* Requirement A: Repeat the part of the handcart companies passage between "Handcarts were a" and "on October 19.", inclusive.
* Requirement B: Decide whether each statement agrees with the handcart companies passage, answering yes or no and quoting the words that settle it: (i) Fewer than a dozen of the emigrating companies traveled by handcart. (ii) The handcarts were built from well-seasoned wood. (iii) The companies met a heavy storm on October 19.

The tragedy of the Willie and Martin handcart companies was caused by a series of missteps that cumulatively resulted in the suffering and death of many British and Scandinavian members of The Church of Jesus Christ of Latter-day Saints.

Handcarts were a low-cost, quicker way for the early Saints to travel across the plains to the Salt Lake Valley. Those traveling by handcart were limited in what they could carry. Only 10 of the more than 350 emigrating companies traveled by handcart.[1]

Both the Willie and Martin handcart companies left England late and consequently left Iowa City, Iowa, and Florence, Nebraska, late. The handcarts they traveled with had been made a short time previously so the wood was green and after a short time the handcarts began to shrink and crack. This brought them to Wyoming at the time that winter was setting in, and they encountered a heavy, early storm on October 19.

* Supplied data:
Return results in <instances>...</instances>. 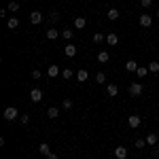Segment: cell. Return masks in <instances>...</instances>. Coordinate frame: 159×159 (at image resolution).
Instances as JSON below:
<instances>
[{"instance_id": "obj_1", "label": "cell", "mask_w": 159, "mask_h": 159, "mask_svg": "<svg viewBox=\"0 0 159 159\" xmlns=\"http://www.w3.org/2000/svg\"><path fill=\"white\" fill-rule=\"evenodd\" d=\"M2 117H4V121H15V119L19 117V112H17V108H15V106H9V108H4Z\"/></svg>"}, {"instance_id": "obj_2", "label": "cell", "mask_w": 159, "mask_h": 159, "mask_svg": "<svg viewBox=\"0 0 159 159\" xmlns=\"http://www.w3.org/2000/svg\"><path fill=\"white\" fill-rule=\"evenodd\" d=\"M140 123H142V119H140V115H129V117H127V125H129L132 129H136V127H140Z\"/></svg>"}, {"instance_id": "obj_3", "label": "cell", "mask_w": 159, "mask_h": 159, "mask_svg": "<svg viewBox=\"0 0 159 159\" xmlns=\"http://www.w3.org/2000/svg\"><path fill=\"white\" fill-rule=\"evenodd\" d=\"M127 91H129V96H132V98H138V96L142 93V85H140V83H132Z\"/></svg>"}, {"instance_id": "obj_4", "label": "cell", "mask_w": 159, "mask_h": 159, "mask_svg": "<svg viewBox=\"0 0 159 159\" xmlns=\"http://www.w3.org/2000/svg\"><path fill=\"white\" fill-rule=\"evenodd\" d=\"M151 24H153V17H151L148 13H142V15H140V25H142V28H151Z\"/></svg>"}, {"instance_id": "obj_5", "label": "cell", "mask_w": 159, "mask_h": 159, "mask_svg": "<svg viewBox=\"0 0 159 159\" xmlns=\"http://www.w3.org/2000/svg\"><path fill=\"white\" fill-rule=\"evenodd\" d=\"M64 53H66V57H74V55H76V45L68 43V45L64 47Z\"/></svg>"}, {"instance_id": "obj_6", "label": "cell", "mask_w": 159, "mask_h": 159, "mask_svg": "<svg viewBox=\"0 0 159 159\" xmlns=\"http://www.w3.org/2000/svg\"><path fill=\"white\" fill-rule=\"evenodd\" d=\"M30 21H32L34 25H38L40 21H43V13H40V11H32V13H30Z\"/></svg>"}, {"instance_id": "obj_7", "label": "cell", "mask_w": 159, "mask_h": 159, "mask_svg": "<svg viewBox=\"0 0 159 159\" xmlns=\"http://www.w3.org/2000/svg\"><path fill=\"white\" fill-rule=\"evenodd\" d=\"M106 93H108L110 98H117V96H119V87L115 85V83H110V85L106 87Z\"/></svg>"}, {"instance_id": "obj_8", "label": "cell", "mask_w": 159, "mask_h": 159, "mask_svg": "<svg viewBox=\"0 0 159 159\" xmlns=\"http://www.w3.org/2000/svg\"><path fill=\"white\" fill-rule=\"evenodd\" d=\"M47 74H49L51 79H55V76L60 74V66H57V64H51L49 68H47Z\"/></svg>"}, {"instance_id": "obj_9", "label": "cell", "mask_w": 159, "mask_h": 159, "mask_svg": "<svg viewBox=\"0 0 159 159\" xmlns=\"http://www.w3.org/2000/svg\"><path fill=\"white\" fill-rule=\"evenodd\" d=\"M30 100H32V102H40V100H43V91H40V89H32V91H30Z\"/></svg>"}, {"instance_id": "obj_10", "label": "cell", "mask_w": 159, "mask_h": 159, "mask_svg": "<svg viewBox=\"0 0 159 159\" xmlns=\"http://www.w3.org/2000/svg\"><path fill=\"white\" fill-rule=\"evenodd\" d=\"M115 157H117V159H125V157H127V148H125V147H117V148H115Z\"/></svg>"}, {"instance_id": "obj_11", "label": "cell", "mask_w": 159, "mask_h": 159, "mask_svg": "<svg viewBox=\"0 0 159 159\" xmlns=\"http://www.w3.org/2000/svg\"><path fill=\"white\" fill-rule=\"evenodd\" d=\"M60 36H61L60 30H55V28H49V30H47V38H49V40H55V38H60Z\"/></svg>"}, {"instance_id": "obj_12", "label": "cell", "mask_w": 159, "mask_h": 159, "mask_svg": "<svg viewBox=\"0 0 159 159\" xmlns=\"http://www.w3.org/2000/svg\"><path fill=\"white\" fill-rule=\"evenodd\" d=\"M125 70H127V72H136V70H138V61H134V60L125 61Z\"/></svg>"}, {"instance_id": "obj_13", "label": "cell", "mask_w": 159, "mask_h": 159, "mask_svg": "<svg viewBox=\"0 0 159 159\" xmlns=\"http://www.w3.org/2000/svg\"><path fill=\"white\" fill-rule=\"evenodd\" d=\"M85 25H87V19H85V17H76V19H74V28H76V30H83Z\"/></svg>"}, {"instance_id": "obj_14", "label": "cell", "mask_w": 159, "mask_h": 159, "mask_svg": "<svg viewBox=\"0 0 159 159\" xmlns=\"http://www.w3.org/2000/svg\"><path fill=\"white\" fill-rule=\"evenodd\" d=\"M144 140H147L148 147H155V144H157V140H159V136H157V134H148Z\"/></svg>"}, {"instance_id": "obj_15", "label": "cell", "mask_w": 159, "mask_h": 159, "mask_svg": "<svg viewBox=\"0 0 159 159\" xmlns=\"http://www.w3.org/2000/svg\"><path fill=\"white\" fill-rule=\"evenodd\" d=\"M147 74H148V68H147V66H138V70H136V76H138V79H144Z\"/></svg>"}, {"instance_id": "obj_16", "label": "cell", "mask_w": 159, "mask_h": 159, "mask_svg": "<svg viewBox=\"0 0 159 159\" xmlns=\"http://www.w3.org/2000/svg\"><path fill=\"white\" fill-rule=\"evenodd\" d=\"M119 15H121V13L117 11V9H108V13H106V17H108L110 21H115V19H119Z\"/></svg>"}, {"instance_id": "obj_17", "label": "cell", "mask_w": 159, "mask_h": 159, "mask_svg": "<svg viewBox=\"0 0 159 159\" xmlns=\"http://www.w3.org/2000/svg\"><path fill=\"white\" fill-rule=\"evenodd\" d=\"M47 117H49V119H57V117H60V108L51 106V108L47 110Z\"/></svg>"}, {"instance_id": "obj_18", "label": "cell", "mask_w": 159, "mask_h": 159, "mask_svg": "<svg viewBox=\"0 0 159 159\" xmlns=\"http://www.w3.org/2000/svg\"><path fill=\"white\" fill-rule=\"evenodd\" d=\"M38 153H40V155H51V147L47 142H43V144L38 147Z\"/></svg>"}, {"instance_id": "obj_19", "label": "cell", "mask_w": 159, "mask_h": 159, "mask_svg": "<svg viewBox=\"0 0 159 159\" xmlns=\"http://www.w3.org/2000/svg\"><path fill=\"white\" fill-rule=\"evenodd\" d=\"M106 43H108L110 47H115V45H119V36L117 34H108L106 36Z\"/></svg>"}, {"instance_id": "obj_20", "label": "cell", "mask_w": 159, "mask_h": 159, "mask_svg": "<svg viewBox=\"0 0 159 159\" xmlns=\"http://www.w3.org/2000/svg\"><path fill=\"white\" fill-rule=\"evenodd\" d=\"M108 60H110L108 51H100V53H98V61H100V64H106Z\"/></svg>"}, {"instance_id": "obj_21", "label": "cell", "mask_w": 159, "mask_h": 159, "mask_svg": "<svg viewBox=\"0 0 159 159\" xmlns=\"http://www.w3.org/2000/svg\"><path fill=\"white\" fill-rule=\"evenodd\" d=\"M7 25H9V30H17V28H19V19H17V17H11V19L7 21Z\"/></svg>"}, {"instance_id": "obj_22", "label": "cell", "mask_w": 159, "mask_h": 159, "mask_svg": "<svg viewBox=\"0 0 159 159\" xmlns=\"http://www.w3.org/2000/svg\"><path fill=\"white\" fill-rule=\"evenodd\" d=\"M76 79H79L81 83H85L87 79H89V72H87V70H79V72H76Z\"/></svg>"}, {"instance_id": "obj_23", "label": "cell", "mask_w": 159, "mask_h": 159, "mask_svg": "<svg viewBox=\"0 0 159 159\" xmlns=\"http://www.w3.org/2000/svg\"><path fill=\"white\" fill-rule=\"evenodd\" d=\"M7 11H11V13H17V11H19V2H15V0H13V2H9V7H7Z\"/></svg>"}, {"instance_id": "obj_24", "label": "cell", "mask_w": 159, "mask_h": 159, "mask_svg": "<svg viewBox=\"0 0 159 159\" xmlns=\"http://www.w3.org/2000/svg\"><path fill=\"white\" fill-rule=\"evenodd\" d=\"M61 36H64V40H72L74 32H72V30H61Z\"/></svg>"}, {"instance_id": "obj_25", "label": "cell", "mask_w": 159, "mask_h": 159, "mask_svg": "<svg viewBox=\"0 0 159 159\" xmlns=\"http://www.w3.org/2000/svg\"><path fill=\"white\" fill-rule=\"evenodd\" d=\"M102 40H106V36H104V34H102V32H96V34H93V43H102Z\"/></svg>"}, {"instance_id": "obj_26", "label": "cell", "mask_w": 159, "mask_h": 159, "mask_svg": "<svg viewBox=\"0 0 159 159\" xmlns=\"http://www.w3.org/2000/svg\"><path fill=\"white\" fill-rule=\"evenodd\" d=\"M148 72H159V61H151L148 64Z\"/></svg>"}, {"instance_id": "obj_27", "label": "cell", "mask_w": 159, "mask_h": 159, "mask_svg": "<svg viewBox=\"0 0 159 159\" xmlns=\"http://www.w3.org/2000/svg\"><path fill=\"white\" fill-rule=\"evenodd\" d=\"M136 148H144L147 147V140H142V138H138V140H136V144H134Z\"/></svg>"}, {"instance_id": "obj_28", "label": "cell", "mask_w": 159, "mask_h": 159, "mask_svg": "<svg viewBox=\"0 0 159 159\" xmlns=\"http://www.w3.org/2000/svg\"><path fill=\"white\" fill-rule=\"evenodd\" d=\"M72 70H70V68H64V72H61V76H64V79H72Z\"/></svg>"}, {"instance_id": "obj_29", "label": "cell", "mask_w": 159, "mask_h": 159, "mask_svg": "<svg viewBox=\"0 0 159 159\" xmlns=\"http://www.w3.org/2000/svg\"><path fill=\"white\" fill-rule=\"evenodd\" d=\"M96 81H98V83H106V74L98 72V74H96Z\"/></svg>"}, {"instance_id": "obj_30", "label": "cell", "mask_w": 159, "mask_h": 159, "mask_svg": "<svg viewBox=\"0 0 159 159\" xmlns=\"http://www.w3.org/2000/svg\"><path fill=\"white\" fill-rule=\"evenodd\" d=\"M19 121H21V125H28V123H30V115H21Z\"/></svg>"}, {"instance_id": "obj_31", "label": "cell", "mask_w": 159, "mask_h": 159, "mask_svg": "<svg viewBox=\"0 0 159 159\" xmlns=\"http://www.w3.org/2000/svg\"><path fill=\"white\" fill-rule=\"evenodd\" d=\"M70 108H72V100L66 98V100H64V110H70Z\"/></svg>"}, {"instance_id": "obj_32", "label": "cell", "mask_w": 159, "mask_h": 159, "mask_svg": "<svg viewBox=\"0 0 159 159\" xmlns=\"http://www.w3.org/2000/svg\"><path fill=\"white\" fill-rule=\"evenodd\" d=\"M49 17H51V21H57V19H60V13H57V11H51Z\"/></svg>"}, {"instance_id": "obj_33", "label": "cell", "mask_w": 159, "mask_h": 159, "mask_svg": "<svg viewBox=\"0 0 159 159\" xmlns=\"http://www.w3.org/2000/svg\"><path fill=\"white\" fill-rule=\"evenodd\" d=\"M140 4H142L144 9H151V4H153V0H140Z\"/></svg>"}, {"instance_id": "obj_34", "label": "cell", "mask_w": 159, "mask_h": 159, "mask_svg": "<svg viewBox=\"0 0 159 159\" xmlns=\"http://www.w3.org/2000/svg\"><path fill=\"white\" fill-rule=\"evenodd\" d=\"M40 76H43V74H40V70H34V72H32V79H40Z\"/></svg>"}, {"instance_id": "obj_35", "label": "cell", "mask_w": 159, "mask_h": 159, "mask_svg": "<svg viewBox=\"0 0 159 159\" xmlns=\"http://www.w3.org/2000/svg\"><path fill=\"white\" fill-rule=\"evenodd\" d=\"M47 159H60V157H57L55 153H51V155H47Z\"/></svg>"}, {"instance_id": "obj_36", "label": "cell", "mask_w": 159, "mask_h": 159, "mask_svg": "<svg viewBox=\"0 0 159 159\" xmlns=\"http://www.w3.org/2000/svg\"><path fill=\"white\" fill-rule=\"evenodd\" d=\"M157 19H159V9H157Z\"/></svg>"}]
</instances>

* Written solution A:
Handcarts were a low-cost, quicker way for the early Saints to travel across the plains to the Salt Lake Valley. Those traveling by handcart were limited in what they could carry. Only 10 of the more than 350 emigrating companies traveled by handcart.[1]

Both the Willie and Martin handcart companies left England late and consequently left Iowa City, Iowa, and Florence, Nebraska, late. The handcarts they traveled with had been made a short time previously so the wood was green and after a short time the handcarts began to shrink and crack. This brought them to Wyoming at the time that winter was setting in, and they encountered a heavy, early storm on October 19.

* Written solution B:
(i) Yes: "Only 10 of the more than 350 emigrating companies traveled by handcart."
(ii) No: "the wood was green"
(iii) Yes: "they encountered a heavy, early storm on October 19."